La obra más antigua que se exhibe de Pollock es Naked man (ca. 1940), pintada después de una severa crisis que lo alejó de las telas y ya con la experiencia del Siqueiros workshop (1936) en su haber. No hay ya en ella referencia alguna a su antiguo y querido maestro, el pintor regionalista Thomas Hart Benton: antes al contrario, es posible verle convergencias no sólo con Siqueiros, sino también con Orozco. La iconografía aquí es ritual (recordemos al Caín de Siqueiros y el Cristo desollado de Orozco en Darmouth), pocos años después Pollock convertiría el pouring y el dripping en un acto ritual, no tan automático ni tan espontáneo como muchos han querido ver.
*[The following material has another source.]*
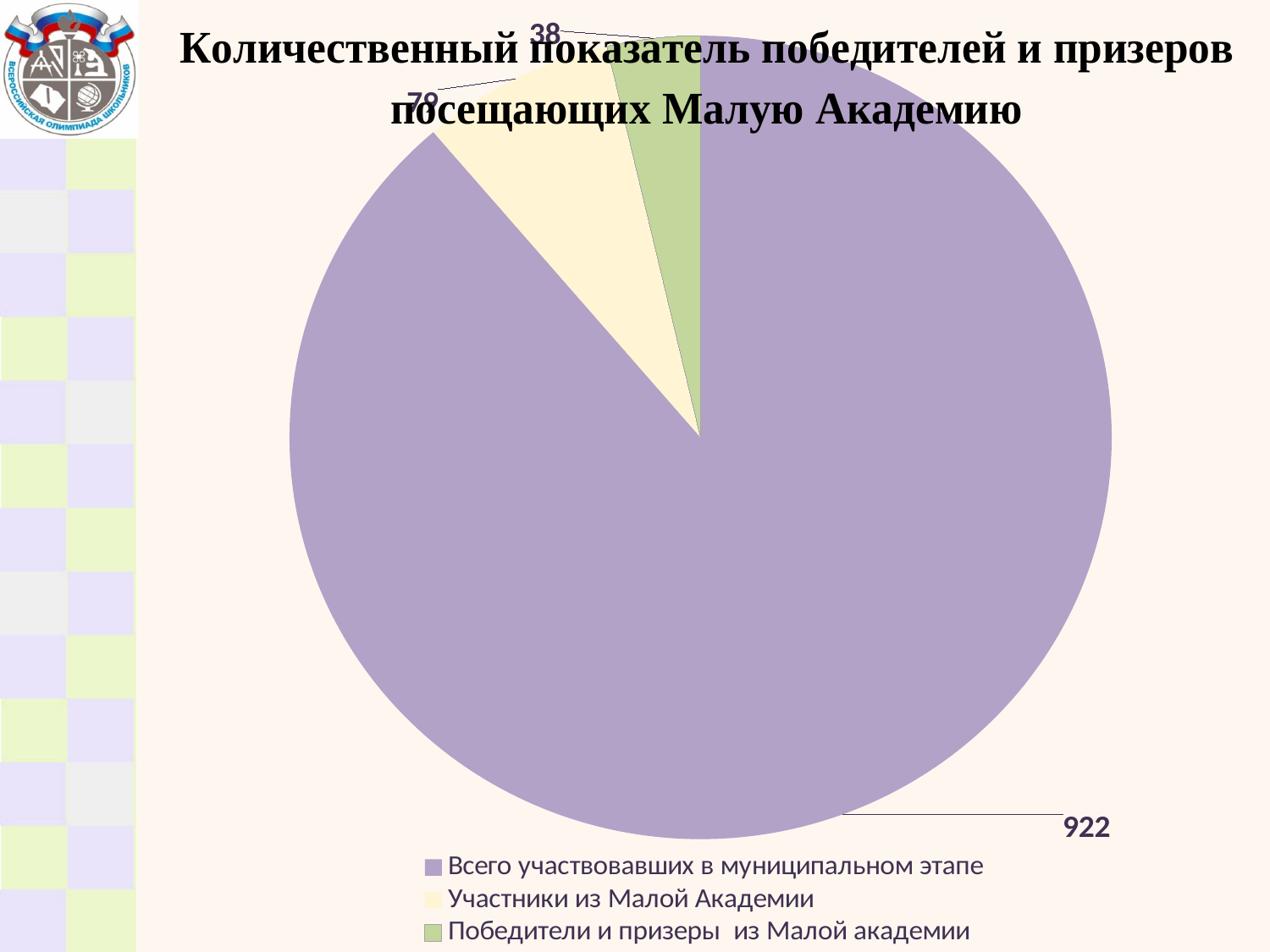
What is the value for "Участники из Малой Академии"? 79 What is the difference between the value for "Всего участвовавших в муниципальном этапе" and the value for "Победители и призеры из Малой академии"? 884 Which category has the largest slice of the pie? Всего участвовавших в муниципальном этапе Which is larger: "Участники из Малой Академии" or "Победители и призеры из Малой академии"? Участники из Малой Академии How many entries does the legend list? 3 Which category has the smallest slice of the pie? Победители и призеры из Малой академии What is the value for "Всего участвовавших в муниципальном этапе"? 922 What is the title of the chart? Количественный показатель победителей и призеров посещающих Малую Академию What colour is the slice for "Всего участвовавших в муниципальном этапе"? purple What kind of chart is shown on the slide? pie chart What is the value for "Победители и призеры из Малой академии"? 38 How many slices does the pie chart have? 3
Basta observar las obras aquí presentes: el entretejido que ofrecen en pequeño o mediano formato es muy similar al que ostentan sus obras de ``espacio ilimitado'' que en plan de friso realizó muchas veces por encargo.
Si dedico espacio a Pollock, más que a otros pintores, o a aspectos generales de la exhibición es porque tenemos todavía fresca la asociación Siqueiros-Pollock que Jurgen Harten realizó el año pasado en el Kunsthalle de Dusseldorf. Como aquélla, esta exposición del Centro Cultural de Arte Contemporáneo se acompaña de un importante libro-catálogo.